* _Problems and tasks_:
**1)** In the summary on the ocean component of climate models, what is described as a vital contributor to the improvement in non-flux adjusted models?
**2)** Write the next part of the summary on the ocean component of climate models, starting after its final sentence.

#### Text excerpt ####

8.5.2.3 Summary
Considerable progress has been made since the SAR in the realism of the ocean
component of climate models. Models now exist which simultaneously maintain
realistic poleward heat transports, surface temperatures and thermocline structure,
and this has been a vital contributor to the improvement in non-flux adjusted
models. However, there are still a number of processes which are poorly resolved
or represented, for example western boundary currents (see Chapter
7, Section 7.3.6), convection (Chapter
7, Section 7.3.2), overflows (Chapter
7, Section 7.3.5), Indonesian through flow, eddies
(including Agulhas eddies which travel long distances and may be hard to treat
by a local parametrization; Chapter 7, Section
7.3.4), Antarctic Bottom Water formation (Chapter 7,
Section 7.3.2) and interior diapycnal mixing (Chapter
7, Section 7.3.3). In many cases, the importance of
these processes in controlling transient climate change has not been evaluated.
Over the next few years there is likely to be a further move to finer resolution
models, and a wider range of model types; these developments are likely to reduce
further some of these uncertainties. Finally, there is still only patchy understanding
of the effects of sub-grid scale parametrizations in the context of coupled
models. Valuable understanding can be gained from sensitivity studies using
ocean or atmosphere models alone, but Figure 8.9 shows
the inherently coupled nature of the climate system - changes in ocean parametrizations
can have a significant impact throughout the depth of the atmosphere (the reverse
is also true). Further sensitivity studies in the coupled model context will
help to quantify and reduce uncertainty in this area.

#### Supplied information ####

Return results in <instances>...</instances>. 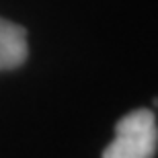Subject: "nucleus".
<instances>
[{"instance_id":"f257e3e1","label":"nucleus","mask_w":158,"mask_h":158,"mask_svg":"<svg viewBox=\"0 0 158 158\" xmlns=\"http://www.w3.org/2000/svg\"><path fill=\"white\" fill-rule=\"evenodd\" d=\"M158 148V125L150 109H135L115 125V138L103 158H154Z\"/></svg>"},{"instance_id":"f03ea898","label":"nucleus","mask_w":158,"mask_h":158,"mask_svg":"<svg viewBox=\"0 0 158 158\" xmlns=\"http://www.w3.org/2000/svg\"><path fill=\"white\" fill-rule=\"evenodd\" d=\"M29 56L25 27L0 17V70H15Z\"/></svg>"}]
</instances>
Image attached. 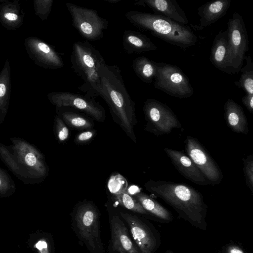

####

* _Outputs in order_:
**1)** Models that simultaneously maintain realistic poleward heat transports, surface temperatures and thermocline structure.

**2)**
|
  
Figure 8.9: Zonal mean air and sea temperature “errors”
in °C (defined here as the difference from the initial model state,
which was derived from observations), for three different coupled models.
The models are all versions of the ARPEGE/OPA model, with T31 atmospheric
resolution, and differ only in the parametrization of lateral mixing used
in the ocean component ((a) lateral diffusion, (b) isopycnal diffusion,
(c) the scheme of Gent and McWilliams (1990)). The different mixing schemes
produce different rates of heat transport between middle and high latitudes,
especially in the Southern Hemisphere. The atmosphere must adjust in order
to radiate the correct amount of heat to space at high latitudes (Chapter
7, Section 7.6 and Section
8.4.1), and this adjustment results in temperature differences at
all levels of the atmosphere. From Guilyardi (1997).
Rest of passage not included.